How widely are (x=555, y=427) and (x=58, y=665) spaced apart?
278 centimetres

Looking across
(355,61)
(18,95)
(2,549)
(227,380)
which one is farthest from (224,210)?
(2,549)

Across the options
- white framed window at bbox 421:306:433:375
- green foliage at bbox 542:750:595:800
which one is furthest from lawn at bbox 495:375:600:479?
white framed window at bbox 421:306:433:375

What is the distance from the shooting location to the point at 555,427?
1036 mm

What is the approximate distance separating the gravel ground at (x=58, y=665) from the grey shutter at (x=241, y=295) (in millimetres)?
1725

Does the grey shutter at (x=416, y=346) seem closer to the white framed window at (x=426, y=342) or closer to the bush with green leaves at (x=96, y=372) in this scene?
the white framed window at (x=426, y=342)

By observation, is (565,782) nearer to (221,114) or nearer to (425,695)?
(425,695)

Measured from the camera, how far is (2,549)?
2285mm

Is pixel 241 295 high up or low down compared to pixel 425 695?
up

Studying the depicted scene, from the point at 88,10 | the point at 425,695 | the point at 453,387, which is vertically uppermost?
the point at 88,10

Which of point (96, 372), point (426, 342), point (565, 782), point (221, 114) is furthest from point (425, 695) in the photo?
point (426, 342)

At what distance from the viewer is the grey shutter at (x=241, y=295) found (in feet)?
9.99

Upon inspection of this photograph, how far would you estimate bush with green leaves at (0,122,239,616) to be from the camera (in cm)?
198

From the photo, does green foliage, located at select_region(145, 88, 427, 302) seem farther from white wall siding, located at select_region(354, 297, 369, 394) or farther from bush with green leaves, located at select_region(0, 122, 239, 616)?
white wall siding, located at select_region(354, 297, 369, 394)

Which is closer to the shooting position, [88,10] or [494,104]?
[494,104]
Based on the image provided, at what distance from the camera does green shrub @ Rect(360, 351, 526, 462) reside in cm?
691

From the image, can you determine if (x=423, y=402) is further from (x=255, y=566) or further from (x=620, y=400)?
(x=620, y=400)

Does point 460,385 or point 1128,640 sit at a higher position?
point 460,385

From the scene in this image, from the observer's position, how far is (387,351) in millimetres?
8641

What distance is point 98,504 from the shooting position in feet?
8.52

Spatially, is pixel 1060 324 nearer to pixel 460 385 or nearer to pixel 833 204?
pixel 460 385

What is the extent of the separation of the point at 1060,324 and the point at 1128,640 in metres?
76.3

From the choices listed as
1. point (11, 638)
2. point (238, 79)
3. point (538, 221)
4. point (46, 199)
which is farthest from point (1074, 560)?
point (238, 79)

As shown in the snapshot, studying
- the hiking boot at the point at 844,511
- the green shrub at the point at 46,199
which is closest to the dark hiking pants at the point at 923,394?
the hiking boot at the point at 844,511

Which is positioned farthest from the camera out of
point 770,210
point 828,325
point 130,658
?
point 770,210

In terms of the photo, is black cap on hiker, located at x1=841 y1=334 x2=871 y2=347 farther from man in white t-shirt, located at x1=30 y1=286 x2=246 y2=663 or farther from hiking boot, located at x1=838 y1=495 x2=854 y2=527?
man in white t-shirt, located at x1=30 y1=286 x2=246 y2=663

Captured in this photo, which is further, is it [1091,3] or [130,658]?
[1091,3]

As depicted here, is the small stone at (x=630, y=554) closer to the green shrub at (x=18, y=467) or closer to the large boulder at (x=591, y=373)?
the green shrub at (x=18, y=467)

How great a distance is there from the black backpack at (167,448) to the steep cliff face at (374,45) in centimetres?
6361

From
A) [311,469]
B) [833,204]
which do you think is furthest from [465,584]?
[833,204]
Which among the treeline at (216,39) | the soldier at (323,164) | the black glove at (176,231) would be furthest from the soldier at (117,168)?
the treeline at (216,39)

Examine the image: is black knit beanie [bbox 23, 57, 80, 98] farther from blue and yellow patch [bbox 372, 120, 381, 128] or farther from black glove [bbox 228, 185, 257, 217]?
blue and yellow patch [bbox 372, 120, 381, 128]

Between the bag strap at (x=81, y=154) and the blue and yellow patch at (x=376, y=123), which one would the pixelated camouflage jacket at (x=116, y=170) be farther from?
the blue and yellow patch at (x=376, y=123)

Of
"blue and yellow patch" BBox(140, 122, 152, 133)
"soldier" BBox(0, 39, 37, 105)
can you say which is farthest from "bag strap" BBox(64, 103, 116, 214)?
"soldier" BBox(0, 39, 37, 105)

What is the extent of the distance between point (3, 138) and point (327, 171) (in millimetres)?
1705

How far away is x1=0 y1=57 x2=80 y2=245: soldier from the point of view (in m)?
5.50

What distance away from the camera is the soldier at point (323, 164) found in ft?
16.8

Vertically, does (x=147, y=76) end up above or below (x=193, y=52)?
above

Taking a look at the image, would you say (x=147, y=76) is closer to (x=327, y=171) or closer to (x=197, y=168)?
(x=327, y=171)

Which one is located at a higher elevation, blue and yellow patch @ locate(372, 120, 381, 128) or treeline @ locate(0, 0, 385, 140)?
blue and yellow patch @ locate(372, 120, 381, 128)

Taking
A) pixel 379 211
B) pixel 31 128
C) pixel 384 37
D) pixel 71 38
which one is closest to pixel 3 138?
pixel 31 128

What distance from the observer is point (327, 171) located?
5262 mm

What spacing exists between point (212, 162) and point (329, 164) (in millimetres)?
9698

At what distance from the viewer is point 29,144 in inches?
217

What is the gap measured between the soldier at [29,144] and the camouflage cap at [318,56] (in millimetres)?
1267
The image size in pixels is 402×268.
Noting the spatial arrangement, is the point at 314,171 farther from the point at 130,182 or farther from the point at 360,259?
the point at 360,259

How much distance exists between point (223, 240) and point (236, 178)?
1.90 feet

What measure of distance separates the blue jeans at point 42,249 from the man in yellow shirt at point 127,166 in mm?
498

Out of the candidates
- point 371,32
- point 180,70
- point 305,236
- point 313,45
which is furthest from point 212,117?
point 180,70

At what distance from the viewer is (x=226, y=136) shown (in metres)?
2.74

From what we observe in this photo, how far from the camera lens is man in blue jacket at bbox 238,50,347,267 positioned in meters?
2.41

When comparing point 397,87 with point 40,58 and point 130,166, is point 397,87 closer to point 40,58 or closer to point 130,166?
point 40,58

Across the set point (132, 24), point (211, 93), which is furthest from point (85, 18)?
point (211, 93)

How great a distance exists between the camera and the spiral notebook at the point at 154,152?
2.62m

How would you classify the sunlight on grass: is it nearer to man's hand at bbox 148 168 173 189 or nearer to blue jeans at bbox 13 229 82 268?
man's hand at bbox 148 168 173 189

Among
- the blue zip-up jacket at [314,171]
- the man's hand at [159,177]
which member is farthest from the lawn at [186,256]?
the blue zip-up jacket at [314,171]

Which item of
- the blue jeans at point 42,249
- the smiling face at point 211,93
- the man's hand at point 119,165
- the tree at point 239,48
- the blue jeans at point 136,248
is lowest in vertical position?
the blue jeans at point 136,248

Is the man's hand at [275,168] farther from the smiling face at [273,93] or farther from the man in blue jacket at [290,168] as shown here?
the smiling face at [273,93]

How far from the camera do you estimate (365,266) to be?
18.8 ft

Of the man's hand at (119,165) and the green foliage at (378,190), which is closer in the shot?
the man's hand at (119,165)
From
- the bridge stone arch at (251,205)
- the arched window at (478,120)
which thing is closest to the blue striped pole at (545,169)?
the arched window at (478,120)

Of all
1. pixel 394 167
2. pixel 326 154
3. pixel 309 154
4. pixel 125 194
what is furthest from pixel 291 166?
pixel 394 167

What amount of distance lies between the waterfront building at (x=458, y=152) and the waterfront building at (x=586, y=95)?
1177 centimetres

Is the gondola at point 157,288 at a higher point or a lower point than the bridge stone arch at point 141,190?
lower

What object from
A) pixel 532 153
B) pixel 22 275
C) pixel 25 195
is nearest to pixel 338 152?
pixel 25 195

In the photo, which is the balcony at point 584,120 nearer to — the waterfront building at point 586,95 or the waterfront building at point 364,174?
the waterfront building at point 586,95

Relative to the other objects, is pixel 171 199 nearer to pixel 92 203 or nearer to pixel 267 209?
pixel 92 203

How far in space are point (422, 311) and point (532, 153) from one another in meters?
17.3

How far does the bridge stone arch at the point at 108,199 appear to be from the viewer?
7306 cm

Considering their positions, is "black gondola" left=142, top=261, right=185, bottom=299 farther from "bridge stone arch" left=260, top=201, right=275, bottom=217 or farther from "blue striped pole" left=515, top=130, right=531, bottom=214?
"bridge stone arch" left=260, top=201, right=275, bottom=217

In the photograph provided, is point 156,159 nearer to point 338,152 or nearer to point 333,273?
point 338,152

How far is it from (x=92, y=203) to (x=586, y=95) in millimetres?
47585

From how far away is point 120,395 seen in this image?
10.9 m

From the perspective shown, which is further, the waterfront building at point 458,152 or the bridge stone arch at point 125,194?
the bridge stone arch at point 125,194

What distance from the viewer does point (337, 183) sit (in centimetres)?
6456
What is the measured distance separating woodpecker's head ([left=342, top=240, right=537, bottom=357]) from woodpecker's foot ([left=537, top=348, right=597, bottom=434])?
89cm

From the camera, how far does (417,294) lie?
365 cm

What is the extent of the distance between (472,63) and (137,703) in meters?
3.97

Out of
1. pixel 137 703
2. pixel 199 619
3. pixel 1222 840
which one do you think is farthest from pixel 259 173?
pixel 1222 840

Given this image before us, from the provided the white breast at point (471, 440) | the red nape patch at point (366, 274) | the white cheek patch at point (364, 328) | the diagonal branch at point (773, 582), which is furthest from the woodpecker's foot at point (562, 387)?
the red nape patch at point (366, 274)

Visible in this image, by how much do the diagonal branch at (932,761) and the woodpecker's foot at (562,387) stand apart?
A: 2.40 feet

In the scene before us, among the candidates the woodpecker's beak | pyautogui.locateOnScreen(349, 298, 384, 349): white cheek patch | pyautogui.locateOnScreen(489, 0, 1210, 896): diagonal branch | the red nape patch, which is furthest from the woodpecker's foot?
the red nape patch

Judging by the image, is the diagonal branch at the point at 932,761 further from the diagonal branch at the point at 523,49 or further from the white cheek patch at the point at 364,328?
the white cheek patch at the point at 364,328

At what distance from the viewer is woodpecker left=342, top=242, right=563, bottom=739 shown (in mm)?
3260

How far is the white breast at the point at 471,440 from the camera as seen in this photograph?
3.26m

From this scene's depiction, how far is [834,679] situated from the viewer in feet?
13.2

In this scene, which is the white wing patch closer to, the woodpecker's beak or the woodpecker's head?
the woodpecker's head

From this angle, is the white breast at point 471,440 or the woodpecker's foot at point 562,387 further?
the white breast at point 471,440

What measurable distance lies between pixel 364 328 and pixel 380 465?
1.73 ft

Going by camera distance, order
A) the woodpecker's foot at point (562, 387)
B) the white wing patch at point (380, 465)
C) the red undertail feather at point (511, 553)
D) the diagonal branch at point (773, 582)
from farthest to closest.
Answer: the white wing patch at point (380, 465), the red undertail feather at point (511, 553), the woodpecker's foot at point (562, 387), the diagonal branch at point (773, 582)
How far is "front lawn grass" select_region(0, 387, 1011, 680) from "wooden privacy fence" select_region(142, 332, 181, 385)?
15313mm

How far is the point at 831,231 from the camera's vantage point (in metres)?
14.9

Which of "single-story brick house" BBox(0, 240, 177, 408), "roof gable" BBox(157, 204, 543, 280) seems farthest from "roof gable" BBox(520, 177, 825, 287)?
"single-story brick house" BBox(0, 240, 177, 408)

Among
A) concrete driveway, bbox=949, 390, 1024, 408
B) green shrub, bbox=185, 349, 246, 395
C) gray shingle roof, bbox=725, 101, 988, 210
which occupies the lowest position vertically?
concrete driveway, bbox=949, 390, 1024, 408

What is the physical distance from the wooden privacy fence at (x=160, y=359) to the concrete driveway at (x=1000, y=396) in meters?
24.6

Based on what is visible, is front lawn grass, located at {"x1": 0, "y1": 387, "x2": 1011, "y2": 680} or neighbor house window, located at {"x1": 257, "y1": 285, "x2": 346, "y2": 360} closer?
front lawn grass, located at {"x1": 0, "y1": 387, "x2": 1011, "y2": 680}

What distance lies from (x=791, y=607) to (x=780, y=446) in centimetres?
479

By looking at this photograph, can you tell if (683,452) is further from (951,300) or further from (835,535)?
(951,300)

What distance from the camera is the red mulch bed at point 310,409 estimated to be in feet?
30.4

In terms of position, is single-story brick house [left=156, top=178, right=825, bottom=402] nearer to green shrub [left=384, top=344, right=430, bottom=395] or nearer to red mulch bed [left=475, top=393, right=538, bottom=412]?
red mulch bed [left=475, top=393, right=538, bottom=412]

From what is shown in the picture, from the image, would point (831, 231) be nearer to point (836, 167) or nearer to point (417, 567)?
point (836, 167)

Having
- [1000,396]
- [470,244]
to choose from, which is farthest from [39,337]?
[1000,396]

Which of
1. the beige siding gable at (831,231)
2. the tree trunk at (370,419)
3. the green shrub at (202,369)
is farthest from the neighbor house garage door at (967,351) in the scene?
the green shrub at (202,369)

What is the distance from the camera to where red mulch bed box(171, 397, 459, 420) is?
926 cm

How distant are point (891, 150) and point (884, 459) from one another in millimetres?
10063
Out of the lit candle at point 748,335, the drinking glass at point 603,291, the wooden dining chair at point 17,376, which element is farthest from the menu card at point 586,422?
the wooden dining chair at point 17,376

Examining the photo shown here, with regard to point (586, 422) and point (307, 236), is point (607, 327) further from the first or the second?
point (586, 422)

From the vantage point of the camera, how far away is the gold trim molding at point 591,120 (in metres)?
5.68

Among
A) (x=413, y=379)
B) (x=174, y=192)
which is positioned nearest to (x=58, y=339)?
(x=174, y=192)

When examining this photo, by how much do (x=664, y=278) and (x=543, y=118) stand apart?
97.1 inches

━━━━━━━━

Stated problem
Copy out exactly the lines running from the line with "In terms of position, is" to the end of the records, inclusive.

Answer to this task
In terms of position, is single-story brick house [left=156, top=178, right=825, bottom=402] nearer to green shrub [left=384, top=344, right=430, bottom=395] or nearer to red mulch bed [left=475, top=393, right=538, bottom=412]?
red mulch bed [left=475, top=393, right=538, bottom=412]

From what is shown in the picture, from the image, would point (831, 231) be nearer to point (836, 167) or nearer to point (417, 567)?
point (836, 167)

Having
- [1000,396]
- [470,244]
to choose from, which is farthest from [39,337]?
[1000,396]

Which of
1. the beige siding gable at (831,231)
2. the tree trunk at (370,419)
3. the green shrub at (202,369)
is farthest from the neighbor house garage door at (967,351) in the scene?
the green shrub at (202,369)

What is the distance from the camera to where red mulch bed box(171, 397, 459, 420) is?
926 cm

How distant are point (891, 150) and point (884, 459) from one another in millimetres?
10063
Out of the lit candle at point 748,335, the drinking glass at point 603,291, the wooden dining chair at point 17,376, which element is farthest from the menu card at point 586,422?
the wooden dining chair at point 17,376

Examining the photo shown here, with regard to point (586, 422) and point (307, 236), is point (607, 327) further from the first or the second?
point (586, 422)

From the vantage point of the camera, how far away is the gold trim molding at point 591,120 (in metres)?
5.68

Among
A) (x=413, y=379)
B) (x=174, y=192)
which is positioned nearest to (x=58, y=339)?
(x=174, y=192)

When examining this photo, by how much do (x=664, y=278) and (x=543, y=118) stand apart?
97.1 inches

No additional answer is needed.